Heikin-Ashi is normally paired with other indicators to indicate long (buy) and short (sell) positions.

== Advantages of using Heikin Ashi charts ==
Heikin Ashi charts have been shown to have a lower mean entropy than candlestick charts, and thus a lower level of uncertainty/disorder when displaying market data. This study was conducted over one year of the historical prices from 10 different stocks. The results showed a mean entropy of 4.2675 for Heikin Ashi charts and a mean entropy of 5.001 using raw market data. These studies also indicate that Heikin Ashi charts display a much higher probability of success when predicting the next move in a market. The results from this test show a 72.3% chance of predicting the next day of the market, this is in contrast to using raw market data which only gives a 49.1% chance of a successful prediction of the next day. The study conducts a hypothesis test with significance level of 0.05, the result of this hypothesis test confirms that using Heikin Ashi, with a confidence of 95% we can predict the next move of the market with up to 75% accuracy. This is in reference to predicting the nature of the next candle (bullish or bearish) that will form in the market and so thus in conclusion it is more reliable to establish a trend in Heikin Ashi charts compared with using just raw market data and candlestick charts.

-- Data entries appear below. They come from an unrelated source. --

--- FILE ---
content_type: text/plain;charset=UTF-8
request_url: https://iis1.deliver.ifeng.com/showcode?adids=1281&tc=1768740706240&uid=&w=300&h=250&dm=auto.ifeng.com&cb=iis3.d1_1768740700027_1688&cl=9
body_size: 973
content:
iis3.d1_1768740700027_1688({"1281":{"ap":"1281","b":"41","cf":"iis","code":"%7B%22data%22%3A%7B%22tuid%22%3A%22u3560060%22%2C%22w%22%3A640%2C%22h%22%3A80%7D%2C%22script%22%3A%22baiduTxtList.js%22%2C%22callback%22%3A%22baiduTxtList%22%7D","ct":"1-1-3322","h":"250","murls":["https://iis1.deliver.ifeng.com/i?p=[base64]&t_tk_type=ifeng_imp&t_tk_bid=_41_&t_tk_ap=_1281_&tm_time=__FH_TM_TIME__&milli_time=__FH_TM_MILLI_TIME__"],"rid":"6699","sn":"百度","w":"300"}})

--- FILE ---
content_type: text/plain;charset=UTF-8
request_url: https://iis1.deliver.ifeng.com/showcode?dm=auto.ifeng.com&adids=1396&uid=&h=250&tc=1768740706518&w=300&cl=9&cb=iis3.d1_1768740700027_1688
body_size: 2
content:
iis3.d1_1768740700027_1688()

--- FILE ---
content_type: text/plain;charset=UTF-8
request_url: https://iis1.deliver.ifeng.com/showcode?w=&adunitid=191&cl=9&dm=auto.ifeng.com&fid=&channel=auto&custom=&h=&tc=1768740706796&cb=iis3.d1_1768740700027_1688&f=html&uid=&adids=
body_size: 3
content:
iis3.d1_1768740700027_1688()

Detailed backtesting of the Heikin-Ashi trading methodology using 12 years of data on each security in the Dow Jones Industrial Average index confirmed the approach's efficacy. 66% of the equities tested outperformed the underlying index over the 12 years.

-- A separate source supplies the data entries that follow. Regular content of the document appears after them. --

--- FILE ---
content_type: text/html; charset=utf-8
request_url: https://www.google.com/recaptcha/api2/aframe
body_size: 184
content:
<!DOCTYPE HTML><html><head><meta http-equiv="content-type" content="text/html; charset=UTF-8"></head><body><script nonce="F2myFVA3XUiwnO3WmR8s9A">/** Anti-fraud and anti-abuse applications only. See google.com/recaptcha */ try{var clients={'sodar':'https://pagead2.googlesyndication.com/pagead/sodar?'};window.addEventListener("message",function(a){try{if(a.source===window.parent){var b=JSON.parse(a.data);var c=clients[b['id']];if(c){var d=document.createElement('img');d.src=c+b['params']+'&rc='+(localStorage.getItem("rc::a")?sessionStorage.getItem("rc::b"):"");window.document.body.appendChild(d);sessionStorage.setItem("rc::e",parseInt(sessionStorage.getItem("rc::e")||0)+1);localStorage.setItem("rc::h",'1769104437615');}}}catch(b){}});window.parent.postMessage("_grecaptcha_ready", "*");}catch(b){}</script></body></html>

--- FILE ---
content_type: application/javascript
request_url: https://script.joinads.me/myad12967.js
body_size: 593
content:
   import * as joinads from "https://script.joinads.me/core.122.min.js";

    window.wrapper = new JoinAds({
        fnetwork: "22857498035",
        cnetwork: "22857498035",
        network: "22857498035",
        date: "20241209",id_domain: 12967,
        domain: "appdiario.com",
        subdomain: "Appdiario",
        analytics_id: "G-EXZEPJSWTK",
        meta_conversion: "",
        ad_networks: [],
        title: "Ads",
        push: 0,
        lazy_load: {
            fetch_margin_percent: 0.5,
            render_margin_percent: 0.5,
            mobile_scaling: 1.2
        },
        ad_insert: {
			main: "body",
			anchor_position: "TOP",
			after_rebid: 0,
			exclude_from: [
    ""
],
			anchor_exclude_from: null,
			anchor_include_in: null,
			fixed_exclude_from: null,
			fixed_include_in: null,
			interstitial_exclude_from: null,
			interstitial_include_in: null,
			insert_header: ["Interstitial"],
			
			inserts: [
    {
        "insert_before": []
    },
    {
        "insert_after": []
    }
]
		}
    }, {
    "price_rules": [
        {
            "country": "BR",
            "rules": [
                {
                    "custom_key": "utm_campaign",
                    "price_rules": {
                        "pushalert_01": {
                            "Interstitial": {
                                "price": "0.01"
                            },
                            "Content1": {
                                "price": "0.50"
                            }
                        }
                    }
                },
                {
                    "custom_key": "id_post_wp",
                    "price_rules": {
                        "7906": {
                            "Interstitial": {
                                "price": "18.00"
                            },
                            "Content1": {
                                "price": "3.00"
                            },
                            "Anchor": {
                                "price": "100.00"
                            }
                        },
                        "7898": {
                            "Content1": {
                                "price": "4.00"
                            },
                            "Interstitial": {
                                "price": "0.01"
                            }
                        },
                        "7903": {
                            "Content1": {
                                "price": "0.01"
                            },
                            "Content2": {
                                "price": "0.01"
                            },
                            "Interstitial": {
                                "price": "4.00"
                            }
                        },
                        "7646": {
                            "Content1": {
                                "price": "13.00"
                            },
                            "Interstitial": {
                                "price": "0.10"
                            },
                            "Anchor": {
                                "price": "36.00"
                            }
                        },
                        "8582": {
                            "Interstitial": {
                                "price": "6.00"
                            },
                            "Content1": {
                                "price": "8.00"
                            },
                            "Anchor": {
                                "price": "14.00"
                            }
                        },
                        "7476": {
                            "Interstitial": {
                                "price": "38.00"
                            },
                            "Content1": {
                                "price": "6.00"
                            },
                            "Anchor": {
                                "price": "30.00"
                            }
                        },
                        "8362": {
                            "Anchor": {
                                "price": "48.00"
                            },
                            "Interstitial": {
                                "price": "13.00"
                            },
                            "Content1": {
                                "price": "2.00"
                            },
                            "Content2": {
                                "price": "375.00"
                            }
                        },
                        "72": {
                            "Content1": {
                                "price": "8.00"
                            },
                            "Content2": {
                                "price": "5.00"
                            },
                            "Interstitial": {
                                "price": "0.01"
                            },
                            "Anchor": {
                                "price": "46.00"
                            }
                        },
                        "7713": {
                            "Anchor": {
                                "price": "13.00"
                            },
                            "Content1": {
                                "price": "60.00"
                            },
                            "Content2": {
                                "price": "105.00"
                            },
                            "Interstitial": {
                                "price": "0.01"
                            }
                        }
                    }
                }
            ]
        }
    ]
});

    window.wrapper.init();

== Limitations of Heikin Ashi charts ==
Heikin Ashi charts use average data values and so the actual opening and closing prices of the bars in a set period are not shown, therefore, traders looking for exact prices e.g. in some price action based systems should not rely on the averaged prices shown on these charts.

As the nature of Heikin Ashi charts is to filter out market noise and reduce the frequency of false signals being shown, some important price gaps (areas where no trading has taken place and so the market has jumped in price) will also be missed from these charts. Candlestick charts will however show price gaps.